In 2013, Lenovo will break with its Microsoft Windows exclusivity and start offering PCs -- laptops and desktops alike -- based on Google's (GOOG) PC operating system, Chrome OS. Such laptops and desktops are commonly called "Chromebooks" and "Chromeboxes," respectively.
Why is Lenovo doing this?
Corporate America, as well as some branches of government, are trying to reduce their costs. IT is a growing part of their budgets, with pressures from the front office to deploy and pay for smartphones and tablets, in addition to PCs.
At the same time, the complexity of a Windows PC has grown beyond most users' capabilities to handle it. I'm told that as early as a dozen years ago, Microsoft asked Excel users for feedback on what features to add.
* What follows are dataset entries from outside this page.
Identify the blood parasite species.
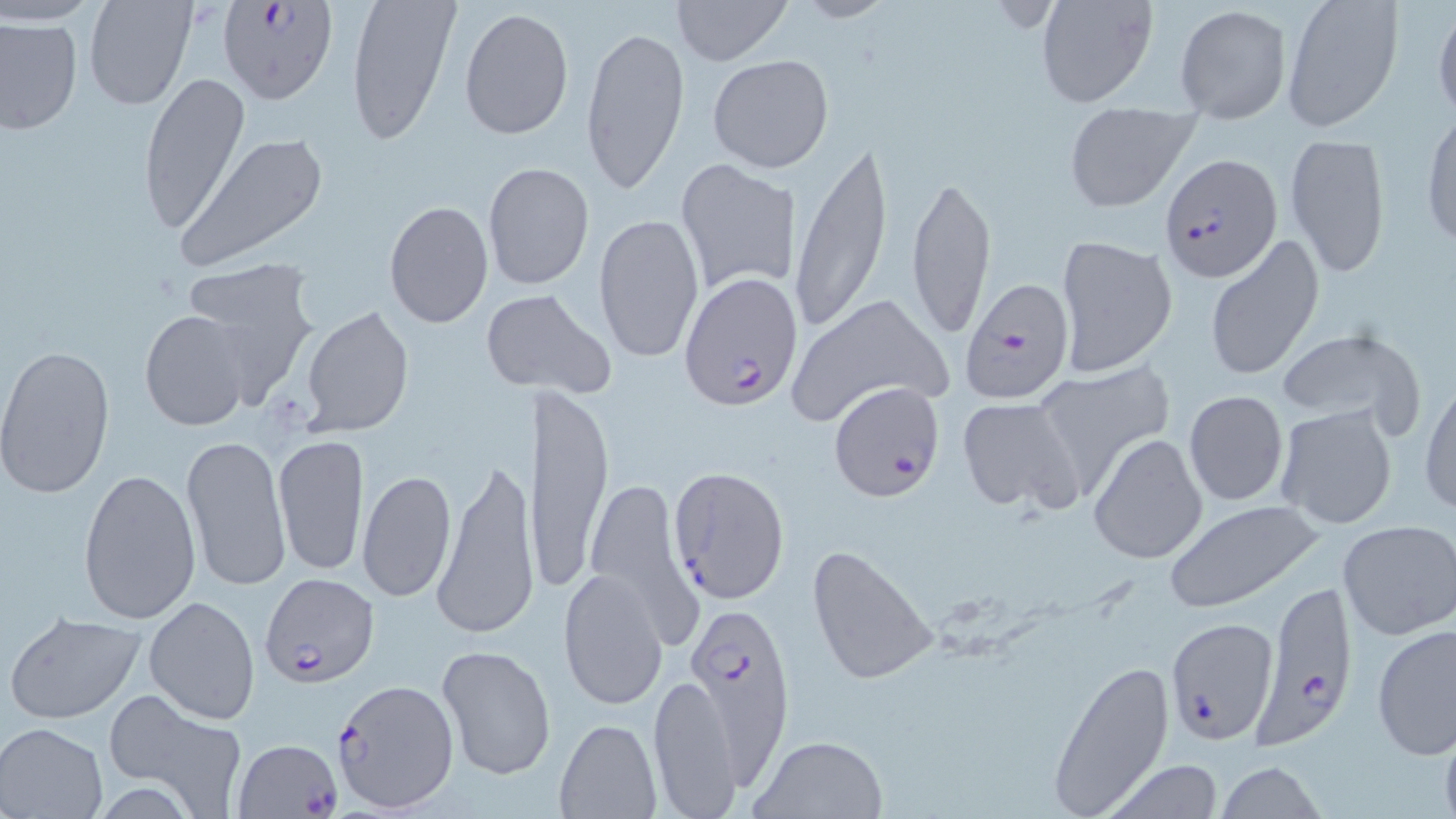
Plasmodium falciparum.

Approximate bounding boxes as [x1, y1, x2, y2] in pixels. Plasmodium falciparum-infected red blood cell locations: [216, 0, 339, 105], [1163, 154, 1282, 282], [679, 272, 803, 409], [960, 279, 1074, 403], [829, 378, 945, 501], [667, 464, 789, 605], [258, 572, 379, 686], [1249, 580, 1358, 750], [681, 599, 794, 767], [1167, 618, 1280, 745], [330, 679, 459, 811], [234, 737, 343, 817]. Uninfected red blood cell locations: [82, 0, 197, 111], [345, 0, 461, 145], [671, 0, 791, 66], [790, 0, 896, 25], [1033, 0, 1161, 109], [1281, 0, 1402, 132], [1431, 1, 1456, 119], [1175, 4, 1291, 122], [458, 6, 574, 140], [0, 15, 82, 135], [578, 23, 689, 199], [707, 53, 835, 173], [137, 71, 250, 234], [1063, 104, 1198, 213], [1420, 116, 1456, 252], [176, 133, 330, 268], [1282, 133, 1390, 278], [789, 136, 896, 340], [674, 158, 801, 297], [482, 161, 594, 290], [907, 173, 997, 338], [384, 198, 494, 327], [593, 213, 705, 363], [1055, 234, 1179, 376], [1206, 236, 1326, 383], [182, 259, 318, 396], [502, 291, 618, 402], [783, 292, 954, 428], [300, 306, 413, 436], [140, 312, 250, 430], [1275, 324, 1428, 438], [0, 345, 115, 499], [1031, 363, 1174, 495], [1420, 378, 1455, 518], [530, 383, 614, 596], [1182, 391, 1291, 507], [955, 396, 1083, 515], [1274, 404, 1401, 531], [181, 430, 290, 596], [272, 432, 370, 578], [1089, 433, 1208, 565], [431, 453, 539, 641], [358, 466, 458, 603], [78, 468, 201, 626], [582, 478, 702, 644], [1163, 498, 1327, 613], [1336, 520, 1455, 642], [806, 543, 938, 687], [557, 568, 670, 710], [144, 595, 261, 725], [5, 609, 147, 724], [1372, 624, 1456, 759], [436, 643, 558, 780], [1047, 657, 1175, 818], [648, 674, 741, 817], [103, 689, 248, 817], [554, 718, 661, 818], [1, 722, 107, 818], [751, 733, 887, 818], [1097, 760, 1229, 818], [1215, 763, 1329, 819]. Image is 1456×819 pixels. Captured at 1000x magnification. May-Grünwald-Giemsa-stained preparation. Thin blood film. Optical microscopy. One field of a larger specimen.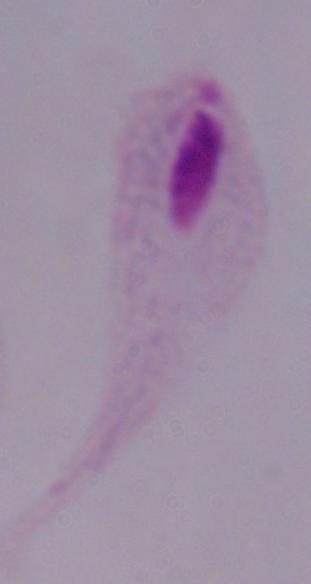

modality = micrograph
magnification = 1000x
identification = trichomonadAssess this cell for malaria.
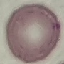

Uninfected.

image type = cell patch, automatically extracted from a larger field of view and resized to 64 × 64 pixels
preparation = thin smear
capture = smartphone camera at the microscope eyepiece
stain = Giemsa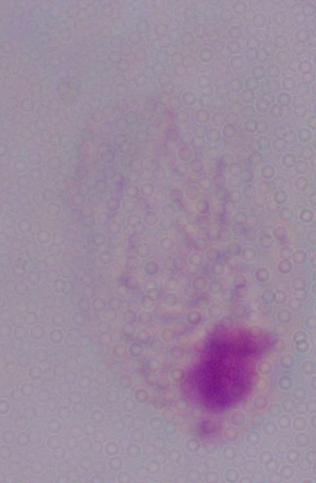 1000x magnification. Photomicrograph. A trichomonad is seen.Report the malaria status of this cell.
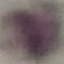
It is uninfected.

Photographed with a smartphone camera at the microscope eyepiece. Giemsa-stained preparation. Thin smear of blood. Cell patch, automatically extracted from a larger field of view and resized to 64 × 64 pixels.State the blood parasite species.
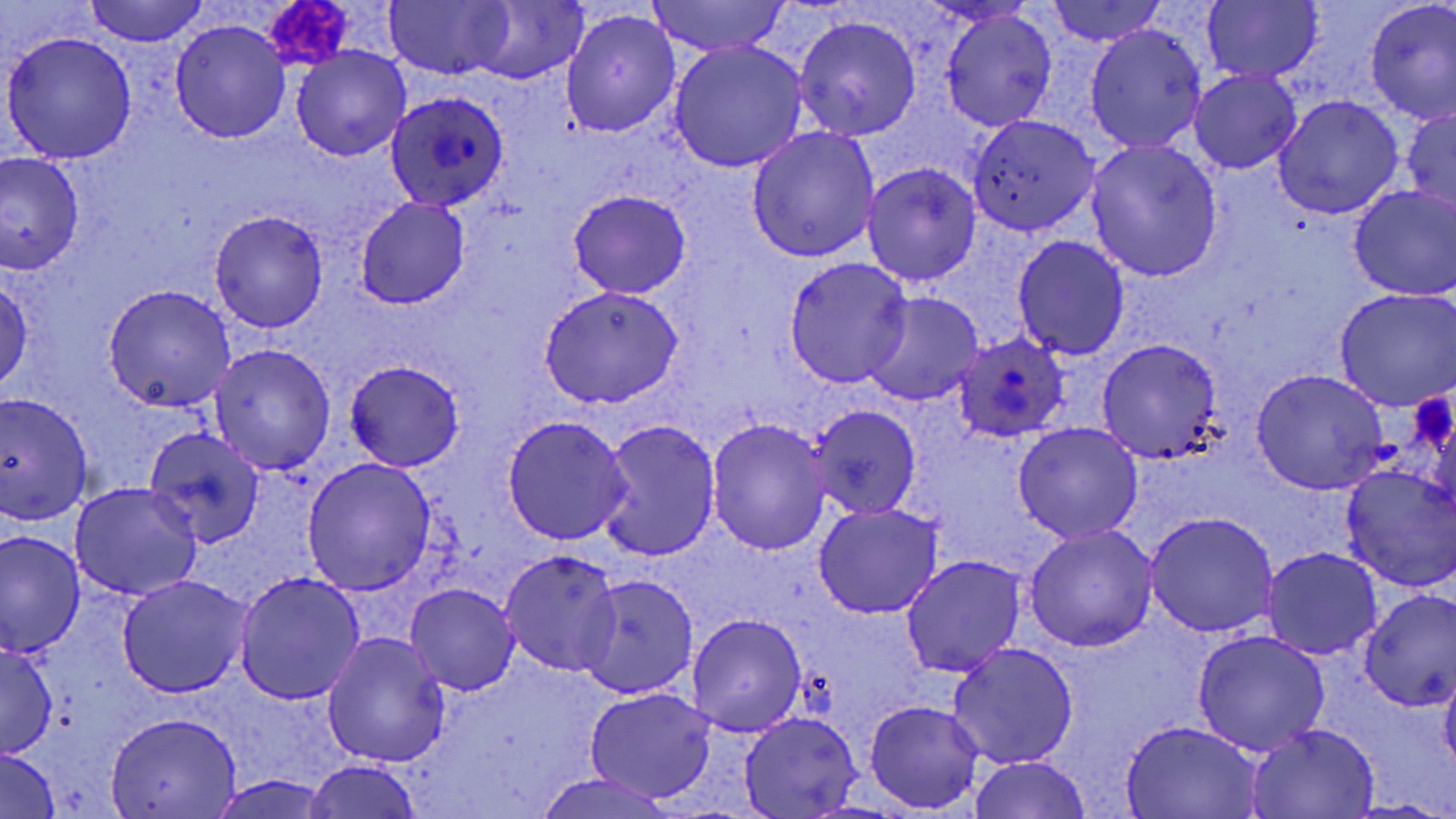
Plasmodium ovale.

Approximate bounding boxes as [x1, y1, x2, y2] in pixels. Uninfected red blood cell locations: [86, 0, 207, 46], [645, 0, 794, 57], [1045, 0, 1165, 47], [1364, 0, 1456, 122], [382, 1, 514, 80], [466, 1, 585, 84], [1201, 2, 1323, 84], [561, 9, 681, 138], [940, 9, 1056, 131], [793, 15, 921, 140], [170, 19, 290, 143], [1086, 25, 1207, 153], [4, 30, 137, 163], [670, 43, 807, 171], [291, 46, 410, 162], [1191, 71, 1301, 174], [1272, 96, 1404, 218], [1401, 107, 1456, 214], [966, 113, 1101, 237], [746, 126, 880, 263], [1087, 138, 1223, 282], [2, 153, 84, 273], [862, 163, 981, 287], [1349, 183, 1456, 301], [567, 189, 691, 299], [354, 198, 471, 309], [210, 209, 328, 333], [1012, 236, 1130, 360], [783, 256, 912, 388], [1, 275, 32, 393], [102, 285, 239, 411], [539, 286, 684, 407], [1334, 289, 1455, 410], [863, 291, 985, 407], [1098, 338, 1224, 463], [209, 343, 335, 474], [345, 360, 463, 470], [1251, 370, 1389, 494], [0, 392, 94, 523], [808, 404, 922, 521], [501, 415, 632, 545], [597, 419, 720, 562], [706, 419, 830, 558], [1013, 422, 1143, 544], [145, 425, 267, 548], [302, 459, 435, 594], [1338, 463, 1456, 591], [69, 483, 202, 602], [813, 503, 943, 618], [1143, 514, 1278, 637], [1024, 525, 1157, 651], [1, 533, 84, 657], [1261, 546, 1384, 660], [500, 552, 623, 675], [900, 556, 1026, 677], [233, 571, 366, 705], [579, 574, 697, 699], [117, 576, 254, 696], [406, 582, 519, 694], [1359, 591, 1456, 708], [687, 613, 807, 738], [1191, 630, 1331, 756], [322, 631, 451, 768], [0, 642, 57, 758], [946, 643, 1080, 769], [1439, 665, 1456, 773], [585, 688, 714, 803], [864, 700, 986, 814], [739, 711, 862, 818], [104, 713, 242, 818], [1120, 719, 1263, 818], [1245, 723, 1380, 817], [0, 748, 61, 819], [966, 756, 1093, 819], [305, 760, 423, 819], [534, 771, 679, 818], [209, 774, 334, 818]. Platelet locations: [269, 1, 353, 66], [1411, 391, 1455, 456]. Plasmodium ovale-infected red blood cell locations: [385, 87, 509, 209], [956, 334, 1069, 443]. One field of a larger specimen. Image is 1456×819 pixels. May-Grünwald-Giemsa-stained preparation. Thin blood film. Captured at 1000x magnification. Light microscopy.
Supposedly 95% of the suggested new features for Excel were...already in Excel. A Windows PC is simply too complex for most regular users.
Once you have used your Windows PC for the first few days, weeks and months, it no longer takes 30 seconds to boot it up, but perhaps one minute, then two minutes, then... My old Windows PC now takes at least five minutes to boot before it approaches usability.
Then you have the longest list of viruses and spyware. Many users have no idea whether they have them, or how they may get them. It's an eternal -- futile? -- cat and mouse game to fight these scourges.
A Windows PC may be only $500 or so to buy, even though software and warranties can often almost double that price. But that does not tell the whole story. Over a Windows laptop's three-year life cycle, it may cost thousands of dollars for a large enterprise to support this PC: $500 or $1,000 on Day 1 looks more like $3,000 or $4,000 cumulative spending over three to four years.
For this reason, CFOs, more than anyone, are looking primarily at cutting the cost that happens after the initial $500 or $1,000 purchase. It's okay if a laptop costs $500 or more if it doesn't require any maintenance, so the IT department can be fired or at least extremely significantly reduced.